• _Actions to take_
- a) List the four works that the review of *Virtue and Human Ends* says have been studied abundantly.
- b) Write the next part of the review of *Virtue and Human Ends*, starting right after its last sentence.

• _Provided text_
-- BEGIN --

Vasanthi Srinivasan: Virtue and Human Ends: Political Ideas from Indian Classics. Orient Blackswan, 2021, pp.202, Rs. 685/-
Studies abound of Arthashastra, Mudrarakshasa, Panchatantra and Hitopadesha; not so many of Dasakumaracharita, Vetala Panchavimshati and Simhasana Dvatrimshika, (2nd century BCE to 13th century CE). Srinivasan is the first to study them together vis-a-vis Western political thought. It is the first study based upon Telegu translations which provide different versions of some tales.
Dasakumaracarita is unique for its unstinted praise for niti–shastra that is not found even in the Arthashastra. However, this is undercut by a parody mocking Kautilya’s tenets as too demanding and urging study of other disciplines because statecraft is uncertain, is the root of all anxiety and a hindrance to pleasures like hunting, gambling, drinking and women which bolster manhood and enlarge the circle of friends. In Mudrarakshasa the king’s orders about a festival are countermanded by Chanakya. Both Panchatantra and Dasakumaracarita depict counsellors losing favour because kings suspected powerful ministers. Srinivasan mentions how Plato failed with Dionysus of Syracuse whereas Chanakya succeeded with Chandragupta. Real politik, however, is often found to support tyranny and sophistry.

-- END --

• _Given data_
-- BEGIN --

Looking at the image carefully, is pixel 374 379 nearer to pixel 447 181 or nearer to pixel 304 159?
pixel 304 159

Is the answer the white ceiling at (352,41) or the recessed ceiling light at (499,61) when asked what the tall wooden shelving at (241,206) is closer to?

-- END --

• _Answer list_
- a) Arthashastra, Mudrarakshasa, Panchatantra, Hitopadesha

- b)
Panchatantra teaches that practical wisdom must govern power. It specially celebrates friendship, embracing allies (mitra), well-wishers (suhrid) and personal friends (sakhya with a sakha). It not only depicts political situations where deception by inferiors subverts the stronger, but also the bonding of heart to heart. Friendship is possible only between equals, with dharma hardly playing a role. Any wide gap militates against friendship e.g. with kings and gods. The instance of Prince Hal abandoning Falstaff is an excellent example that Srinivasan cites. She appropriately compares with what our epics depict. However, instead of the Sugriva-Rama alliance, she selects the Rama-Hanuman relationship, which is more of master and devoted servant. The Drona-Drupada relationship focuses on equality as the basis of friendship, further explored in the Duryodhana-Karna pair. Again, instead of Krishna-Arjuna, Srinivasan includes Krishna-Sudama where classmates change into bhakta and Bhagwan.
In Panchatantra, Damanaka represents the amoral politician; Karataka the prudent statesman. Virtue is no guarantee against harm (Indra treacherously kills Vritra after swearing oaths of friendship). A good friend surpasses blood relatives. Wives and sons should not be trusted. The touchstone of friendship is help extended in danger. However, Francis Bacon pointed out how princes endanger themselves by promoting their inferiors to become close friends, as with Sulla and Pompey and Caesar and Brutus.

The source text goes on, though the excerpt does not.